I looked around at the three or four other people who were sitting there, all evidently waiting for the same natural course of events, and I sat down among them.
I had wondered how the—shall we say—logistics of going in a cup would be accomplished. I assumed, as I sat and waited, that there would be some sort of Teutonic pedestal in the toilet (or something) to hold the cup while you did your business.
Every now and again, someone would get up and disappear. I had the idea that we all ought to be cheering one another on, but we were, after all, all uptight WASPy people, and no one said much.
When it came my turn, I got up and went into a free stall. There was nothing there but a toilet, a sink, a peely tile floor and a stack of cups like you get soup in at the deli, caps for the cups, and a grease pencil to write your name.
It took me a while to work out how to hold said cup in the right place and not also soil myself.

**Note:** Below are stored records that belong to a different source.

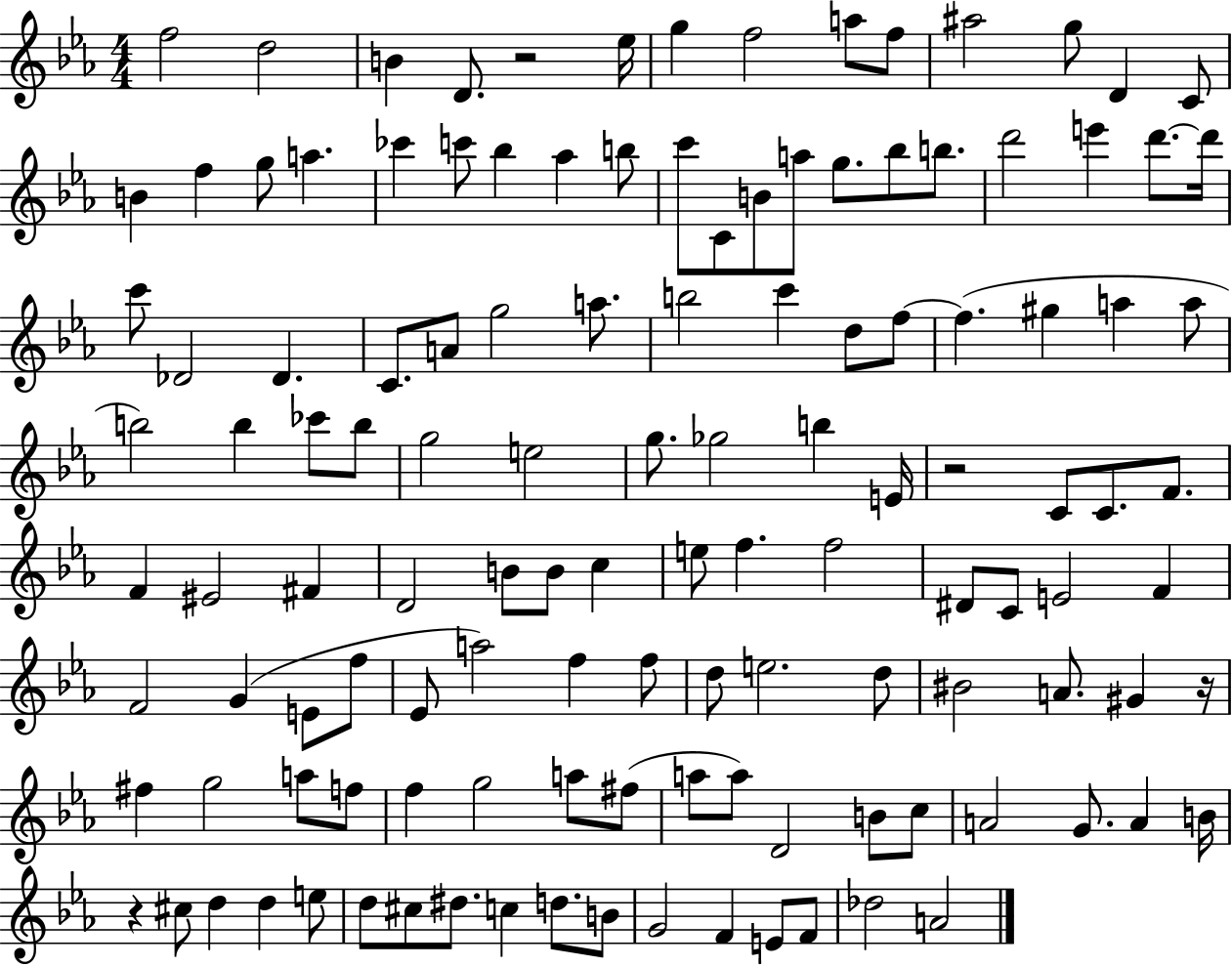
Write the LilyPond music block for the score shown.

{
  \clef treble
  \numericTimeSignature
  \time 4/4
  \key ees \major
  f''2 d''2 | b'4 d'8. r2 ees''16 | g''4 f''2 a''8 f''8 | ais''2 g''8 d'4 c'8 | \break b'4 f''4 g''8 a''4. | ces'''4 c'''8 bes''4 aes''4 b''8 | c'''8 c'8 b'8 a''8 g''8. bes''8 b''8. | d'''2 e'''4 d'''8.~~ d'''16 | \break c'''8 des'2 des'4. | c'8. a'8 g''2 a''8. | b''2 c'''4 d''8 f''8~~ | f''4.( gis''4 a''4 a''8 | \break b''2) b''4 ces'''8 b''8 | g''2 e''2 | g''8. ges''2 b''4 e'16 | r2 c'8 c'8. f'8. | \break f'4 eis'2 fis'4 | d'2 b'8 b'8 c''4 | e''8 f''4. f''2 | dis'8 c'8 e'2 f'4 | \break f'2 g'4( e'8 f''8 | ees'8 a''2) f''4 f''8 | d''8 e''2. d''8 | bis'2 a'8. gis'4 r16 | \break fis''4 g''2 a''8 f''8 | f''4 g''2 a''8 fis''8( | a''8 a''8) d'2 b'8 c''8 | a'2 g'8. a'4 b'16 | \break r4 cis''8 d''4 d''4 e''8 | d''8 cis''8 dis''8. c''4 d''8. b'8 | g'2 f'4 e'8 f'8 | des''2 a'2 | \break \bar "|."
}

The drill went like this: You went in the cup, marked your name on it, then took it back to the lab. A rather unpleasant woman in white who wore rubber gloves and a surgical mask took it from you, then opened it up and inspected it. She looked at my first attempt and shook her head. Mostly blood. I’ll need another.
Well, that sure was good news. I went back to my seat.
Now and again, one of us would meet her high standards and get to leave.
A good sample, she told me on my second or third trip, was mostly liquid.
And not blood.
Finally, I made the grade—and I wasn’t the last to leave. The woman at the desk gave me a tiny white tablet to counteract the magnesium citrate and wished me luck on the bus ride home.